Stored data:
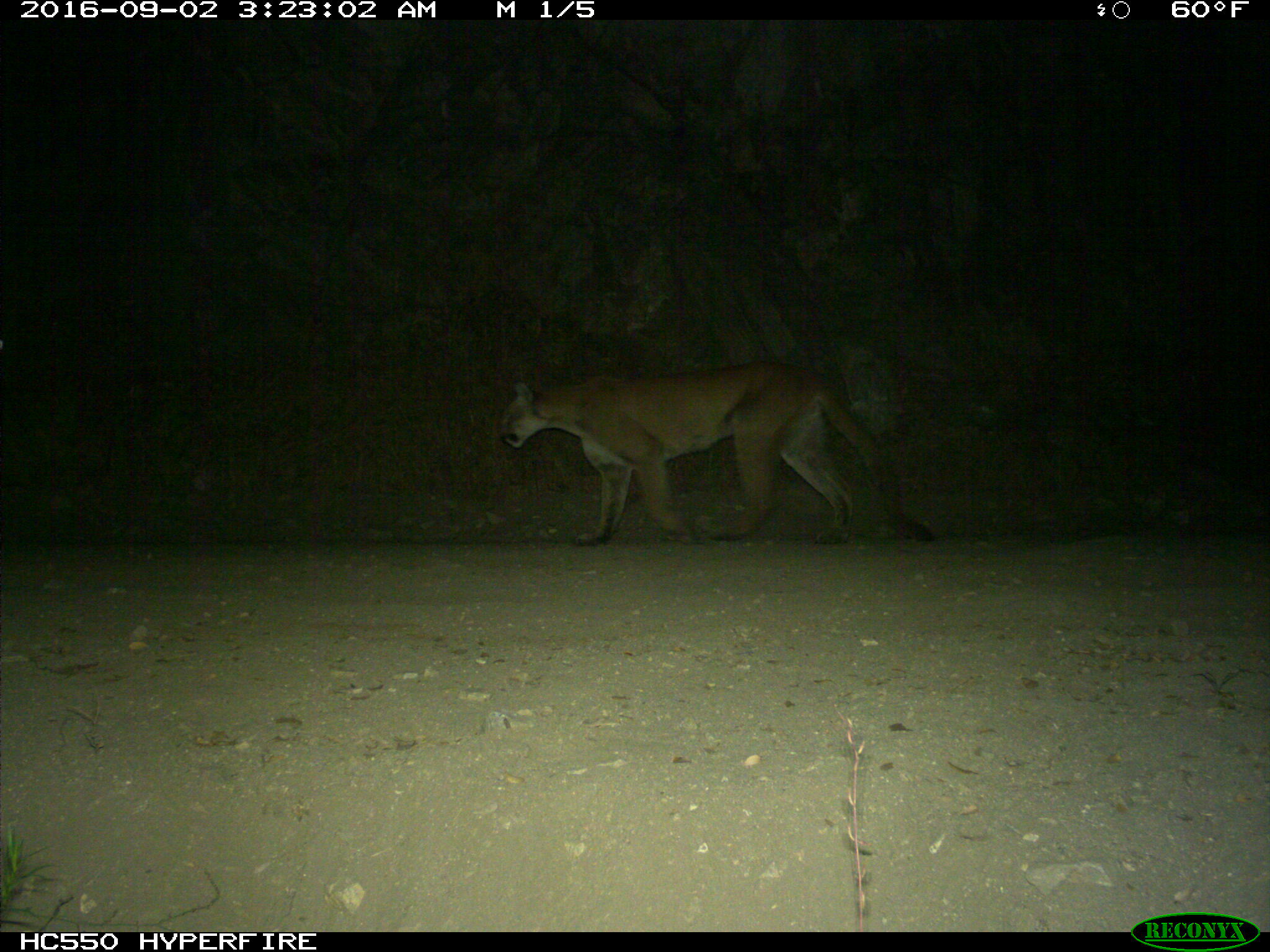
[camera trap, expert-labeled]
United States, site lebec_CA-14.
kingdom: Animalia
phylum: Chordata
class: Mammalia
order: Carnivora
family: Felidae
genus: Puma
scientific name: Puma concolor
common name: mountain lion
Puma concolor (mountain lion).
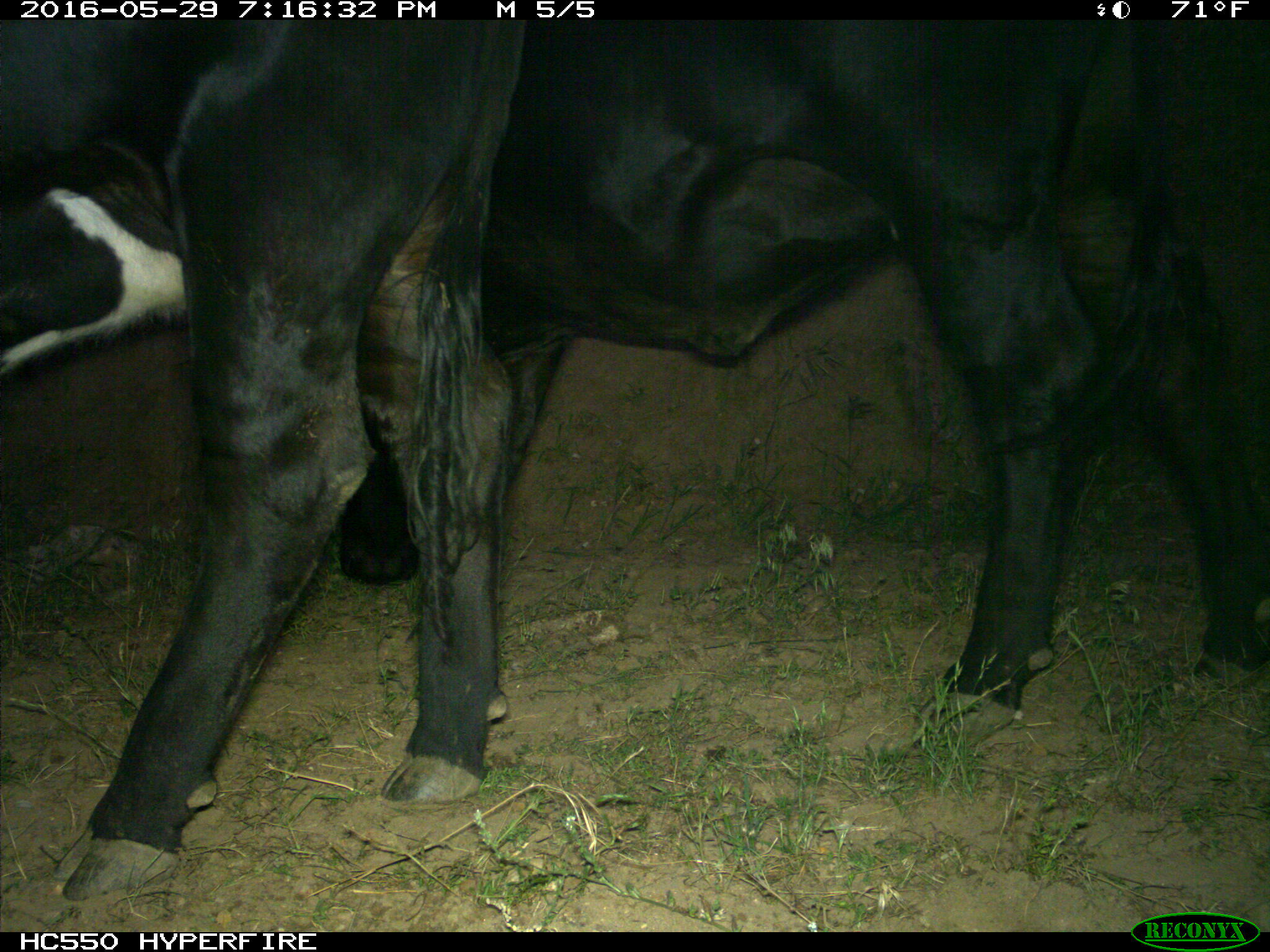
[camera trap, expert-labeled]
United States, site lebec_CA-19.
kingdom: Animalia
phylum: Chordata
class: Mammalia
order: Artiodactyla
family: Bovidae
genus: Bos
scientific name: Bos taurus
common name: domestic cow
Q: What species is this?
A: Bos taurus (domestic cow).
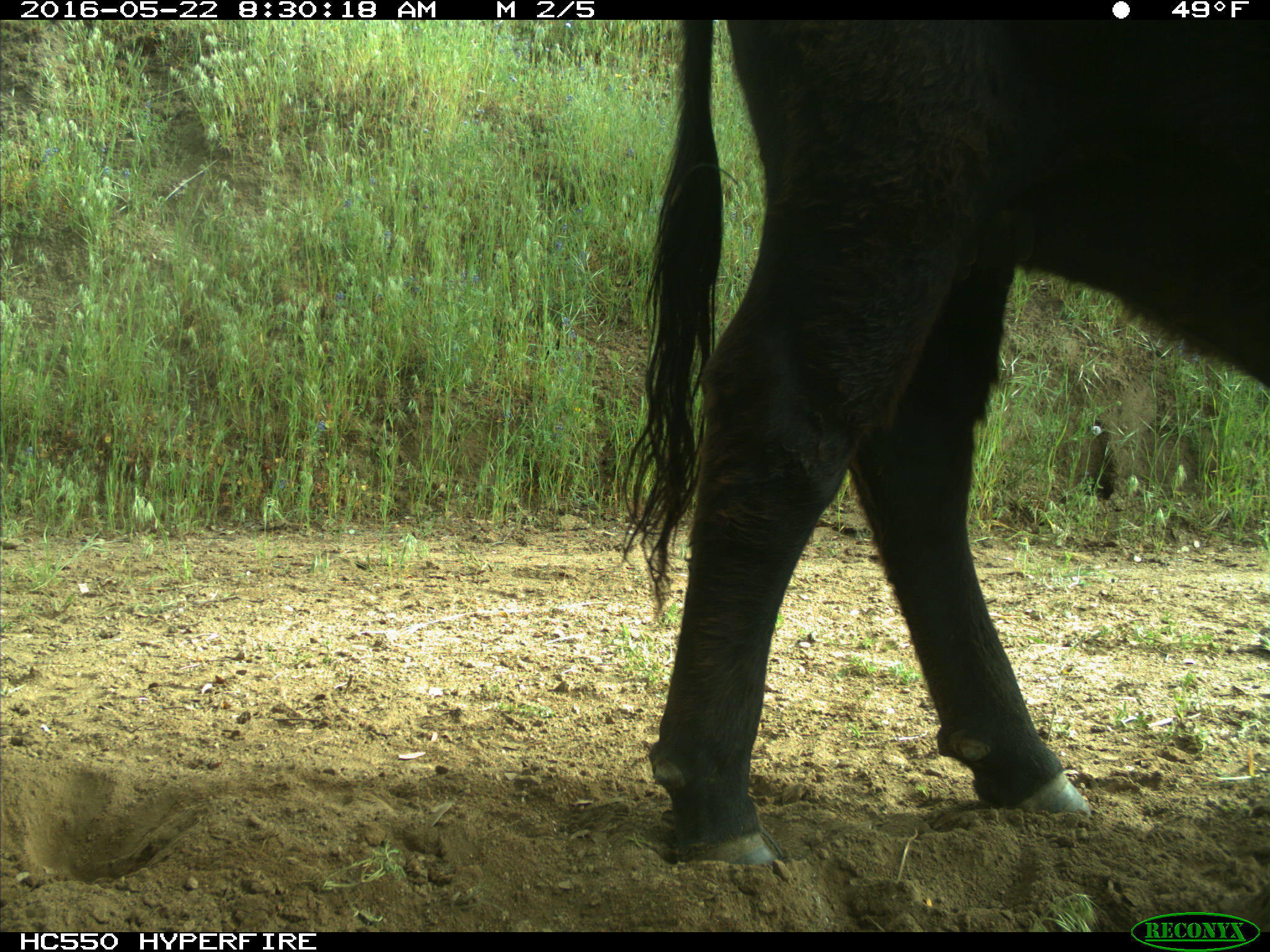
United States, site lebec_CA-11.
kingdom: Animalia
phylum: Chordata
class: Mammalia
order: Artiodactyla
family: Bovidae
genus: Bos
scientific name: Bos taurus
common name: domestic cow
Bos taurus (domestic cow).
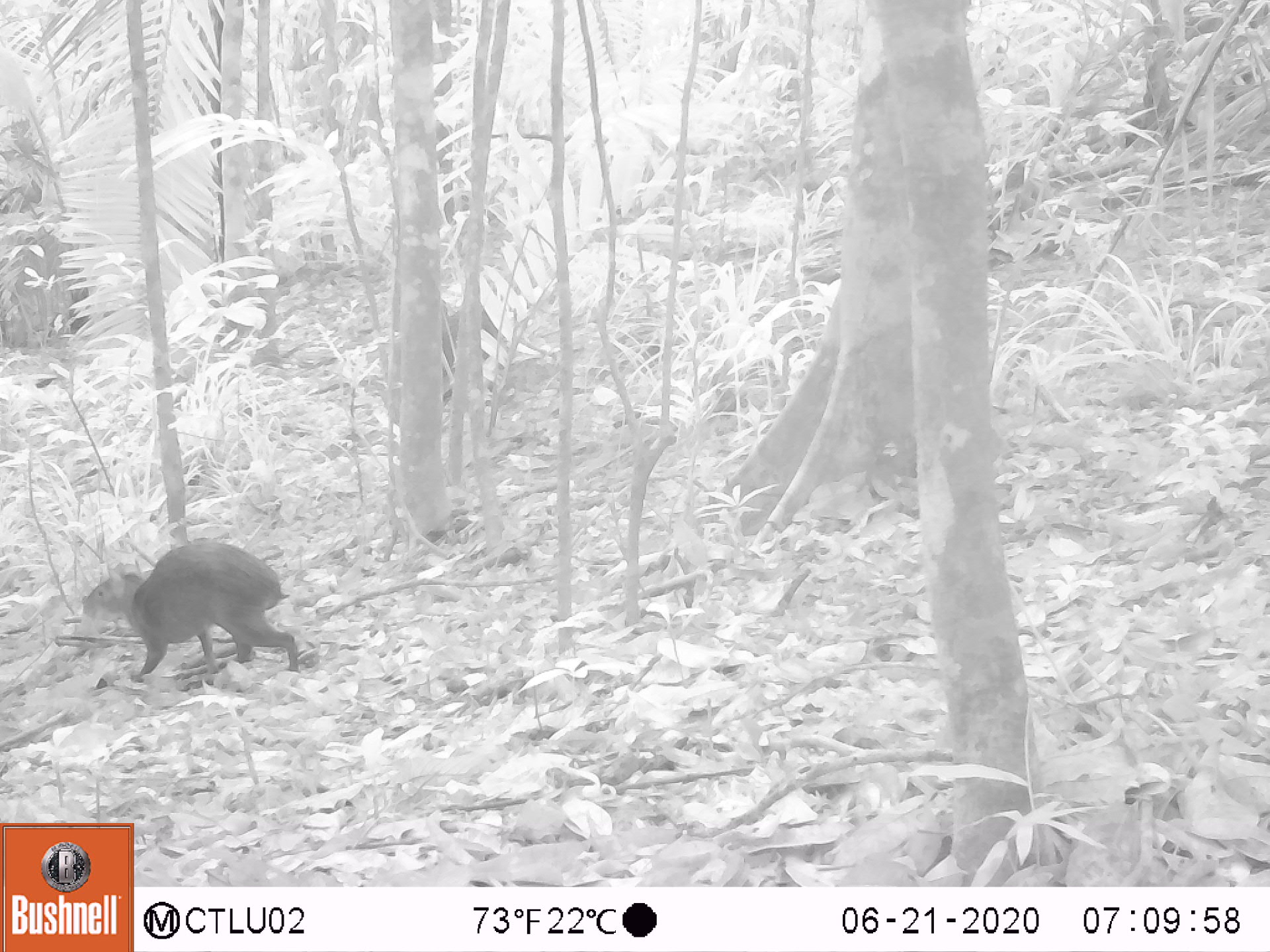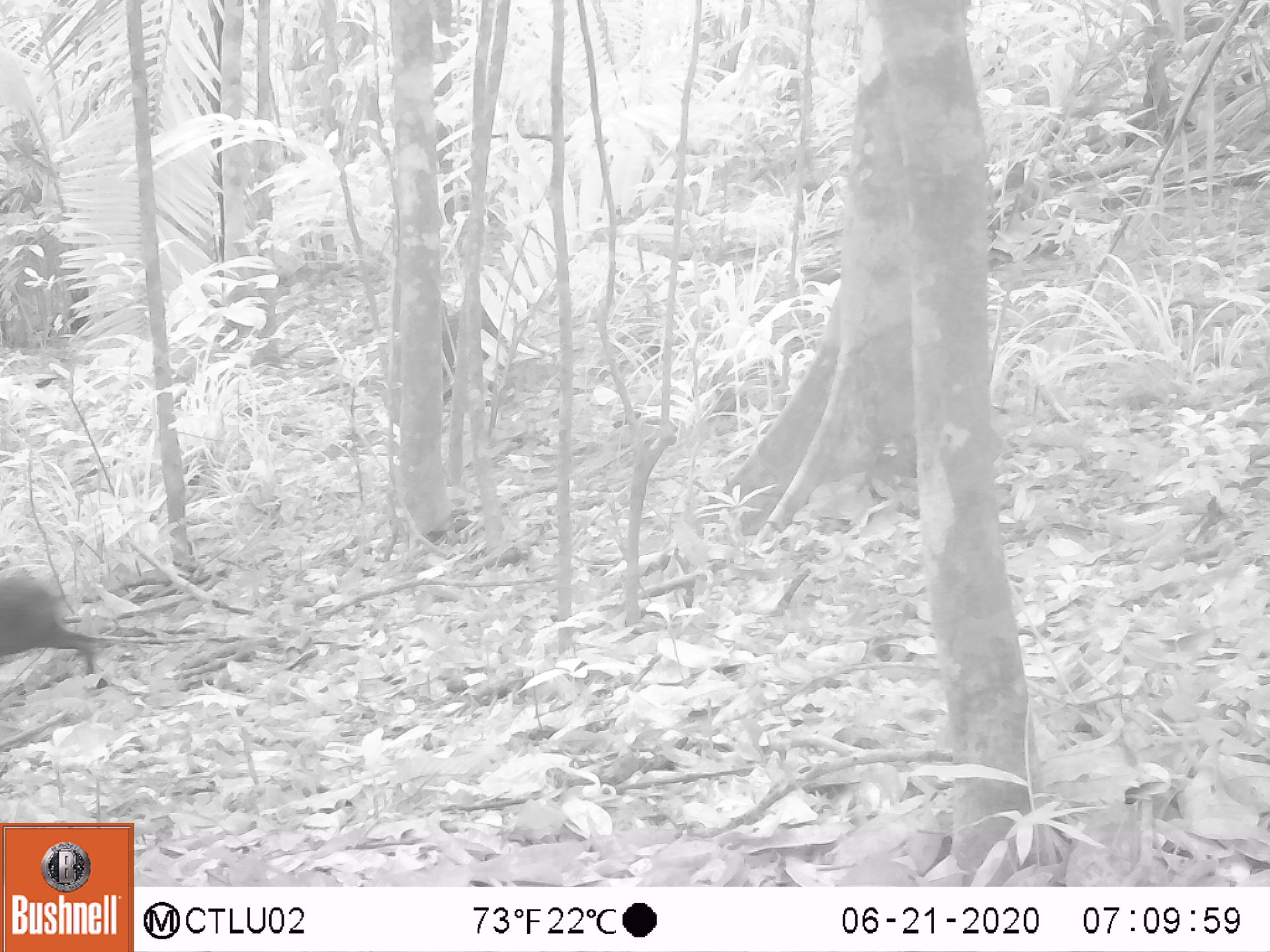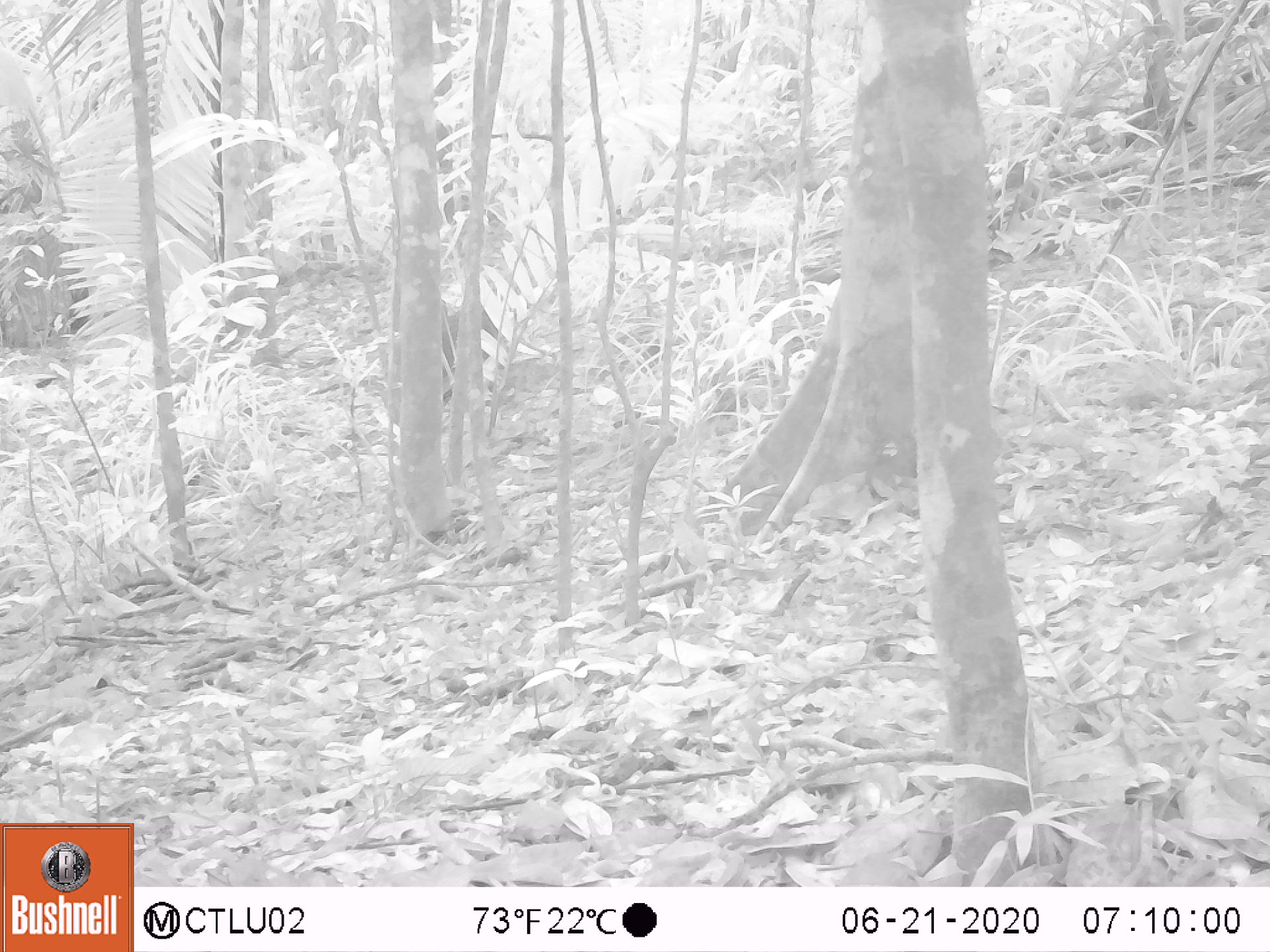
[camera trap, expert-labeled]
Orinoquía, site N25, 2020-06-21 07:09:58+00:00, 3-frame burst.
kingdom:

* Requirement
How many lines in the records above contain the word "States"? Answer with the number alone.

* Solution to this task
3